- **TASKS TO PERFORM**:
- a) Can you rewrite the passage on the album I'm on Your Side between "Jennifer Holliday chronology" and "the executive producer.", inclusive, renaming "Hot R&B/Hip-Hop Singles & Tracks" to "R&B chart"?
- b) Could you carry on the piece about Jennifer Holliday's album I'm on Your Side from the point where it stops?

- **SOURCE DOCUMENT**:
%%

Studio album by Jennifer Holliday
- Released: July 23, 1991
- Genre: Soul
- Label: Arista
- Producer: Jennifer Holliday, Barry Eastmond, Nickolas Ashford, Valerie Simpson, Michael Hutchinson, Michael J. Powell, Elliot Wolff, Oliver Leiber, Ric Wake

Jennifer Holliday chronology
| Get Close to My Love (1987) | I'm on Your Side (1991) | On & On (1994) |

= I'm on Your Side =

I'm on Your Side is the fourth album by Jennifer Holliday, released in 1991. The song "I'm On Your Side", a cover version of an Angela Bofill hit, was released as a single, peaking at number 10 on the Hot R&B/Hip-Hop Singles & Tracks. The second single, "Love Stories" peaked at number 29 on the Hot R&B/Hip-Hop Singles & Tracks. Clive Davis was the executive producer.

%%

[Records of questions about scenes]
%%

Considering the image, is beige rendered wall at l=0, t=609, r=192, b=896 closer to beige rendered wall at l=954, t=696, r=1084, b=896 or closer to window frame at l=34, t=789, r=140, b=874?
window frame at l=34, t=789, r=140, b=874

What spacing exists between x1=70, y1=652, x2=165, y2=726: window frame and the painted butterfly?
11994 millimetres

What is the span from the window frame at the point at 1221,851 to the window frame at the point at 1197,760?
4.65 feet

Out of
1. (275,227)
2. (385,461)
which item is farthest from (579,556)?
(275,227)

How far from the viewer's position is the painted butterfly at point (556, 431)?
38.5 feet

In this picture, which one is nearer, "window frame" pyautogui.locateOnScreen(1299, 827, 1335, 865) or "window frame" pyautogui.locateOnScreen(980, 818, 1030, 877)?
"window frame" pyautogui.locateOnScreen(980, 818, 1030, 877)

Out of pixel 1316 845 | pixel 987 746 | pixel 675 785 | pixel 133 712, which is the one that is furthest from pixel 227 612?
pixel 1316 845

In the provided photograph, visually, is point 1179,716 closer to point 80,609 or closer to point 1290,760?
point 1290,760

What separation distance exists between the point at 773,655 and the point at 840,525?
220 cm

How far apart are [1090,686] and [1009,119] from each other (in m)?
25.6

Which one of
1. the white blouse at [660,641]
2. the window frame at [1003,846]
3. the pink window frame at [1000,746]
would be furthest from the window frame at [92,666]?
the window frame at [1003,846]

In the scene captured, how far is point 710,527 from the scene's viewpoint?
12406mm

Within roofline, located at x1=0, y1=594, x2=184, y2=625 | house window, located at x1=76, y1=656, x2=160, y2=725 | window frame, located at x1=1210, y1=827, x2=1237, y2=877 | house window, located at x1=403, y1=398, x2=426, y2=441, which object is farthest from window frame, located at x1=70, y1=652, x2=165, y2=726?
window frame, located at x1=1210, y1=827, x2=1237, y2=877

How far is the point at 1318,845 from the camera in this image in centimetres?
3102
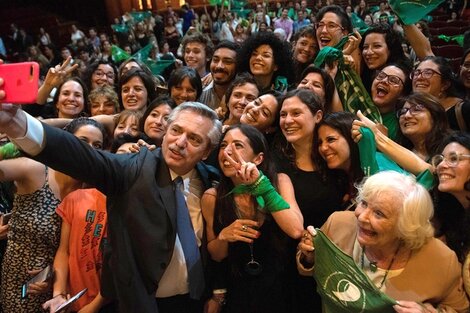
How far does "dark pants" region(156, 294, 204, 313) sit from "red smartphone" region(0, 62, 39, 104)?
45.2 inches

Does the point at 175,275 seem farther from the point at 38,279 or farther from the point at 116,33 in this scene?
the point at 116,33

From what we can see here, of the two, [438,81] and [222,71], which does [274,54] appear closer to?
[222,71]

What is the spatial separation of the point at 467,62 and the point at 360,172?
1.42 m

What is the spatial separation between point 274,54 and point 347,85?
27.9 inches

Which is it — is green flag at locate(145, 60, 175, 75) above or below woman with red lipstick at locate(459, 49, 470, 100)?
below

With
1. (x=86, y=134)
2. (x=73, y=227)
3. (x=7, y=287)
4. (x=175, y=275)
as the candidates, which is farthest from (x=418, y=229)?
(x=7, y=287)

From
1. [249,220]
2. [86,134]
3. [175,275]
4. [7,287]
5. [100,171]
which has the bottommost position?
[7,287]

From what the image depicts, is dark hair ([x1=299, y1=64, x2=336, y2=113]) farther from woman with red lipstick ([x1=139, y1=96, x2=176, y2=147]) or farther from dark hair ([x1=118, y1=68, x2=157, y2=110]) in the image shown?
dark hair ([x1=118, y1=68, x2=157, y2=110])

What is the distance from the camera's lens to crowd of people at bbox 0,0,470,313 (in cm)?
172

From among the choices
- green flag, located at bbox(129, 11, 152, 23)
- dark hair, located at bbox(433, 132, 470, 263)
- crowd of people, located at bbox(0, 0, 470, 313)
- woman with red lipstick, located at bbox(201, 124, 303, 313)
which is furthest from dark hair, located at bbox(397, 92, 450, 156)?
green flag, located at bbox(129, 11, 152, 23)

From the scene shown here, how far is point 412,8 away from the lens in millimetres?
3389

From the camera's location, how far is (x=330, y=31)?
3588mm

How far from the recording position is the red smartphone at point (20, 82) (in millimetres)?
1116

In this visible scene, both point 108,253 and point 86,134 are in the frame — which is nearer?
point 108,253
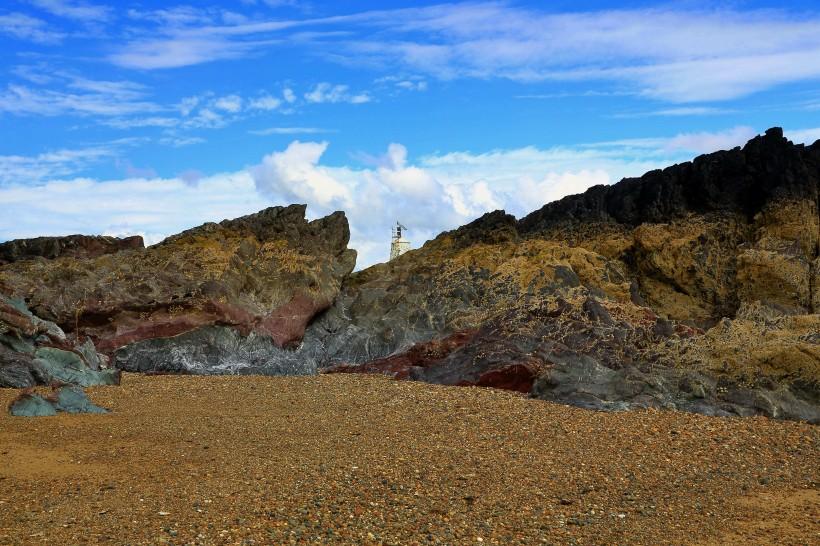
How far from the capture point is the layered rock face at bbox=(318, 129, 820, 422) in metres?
12.4

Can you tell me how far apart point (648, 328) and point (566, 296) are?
233 cm

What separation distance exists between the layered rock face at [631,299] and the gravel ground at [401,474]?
5.43 ft

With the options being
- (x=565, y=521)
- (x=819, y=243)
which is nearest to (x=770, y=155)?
(x=819, y=243)

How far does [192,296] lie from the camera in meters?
17.5

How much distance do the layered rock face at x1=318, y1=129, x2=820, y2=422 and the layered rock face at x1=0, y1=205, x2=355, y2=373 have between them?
1.11 meters

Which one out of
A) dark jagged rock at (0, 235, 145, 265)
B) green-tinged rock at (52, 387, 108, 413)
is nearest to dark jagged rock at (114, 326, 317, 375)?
dark jagged rock at (0, 235, 145, 265)

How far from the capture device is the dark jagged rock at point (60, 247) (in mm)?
19359

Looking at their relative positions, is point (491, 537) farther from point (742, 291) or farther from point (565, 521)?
point (742, 291)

%%

- **RESULTS**:
- a)
Jennifer Holliday chronology
| Get Close to My Love (1987) | I'm on Your Side (1991) | On & On (1994) |

= I'm on Your Side =

I'm on Your Side is the fourth album by Jennifer Holliday, released in 1991. The song "I'm On Your Side", a cover version of an Angela Bofill hit, was released as a single, peaking at number 10 on the R&B chart. The second single, "Love Stories" peaked at number 29 on the R&B chart. Clive Davis was the executive producer.

- b)
== Critical reception ==
Bill Carpenter of AllMusic described the album as a "strong set of dramatic soul ballads."

Ken Parish Perkins of the Dallas Morning News declared, "With I'm On Your Side, Ms. Holliday may have found the right chemistry. Two years in the making, the album is filled with terrific songs, most of which are jazzy ballads."

Professional ratings
Review scores
| Source | Rating |
| AllMusic | Star Half star |

==Track listing==
1. "I'm on Your Side" (Angela Bofill, Jeffrey Cohen, Narada Michael Walden)
2. "It's in There" (Nicholas Ashford, Valerie Simpson)
3. "Raise the Roof" (Bernard Jackson, Brian Morgan, Shelly Morgan)
4. "A Dream with Your Name on It" (Bonnie Karlyle, Tom Lerner)
5. "Guilty" (Barry Eastmond, Jolyon Skinner)
6. "It Will Haunt Me" (Deborah Ash, Michael Campagne)
7. "Love Stories" (Gary Taylor)
8. "Is It Love" (Elliot Wolff, Oliver Leiber)
9. "I Fall Apart" (Diane Warren)
10. "More 'N' More" (Barry Eastmond, Jolyon Skinner)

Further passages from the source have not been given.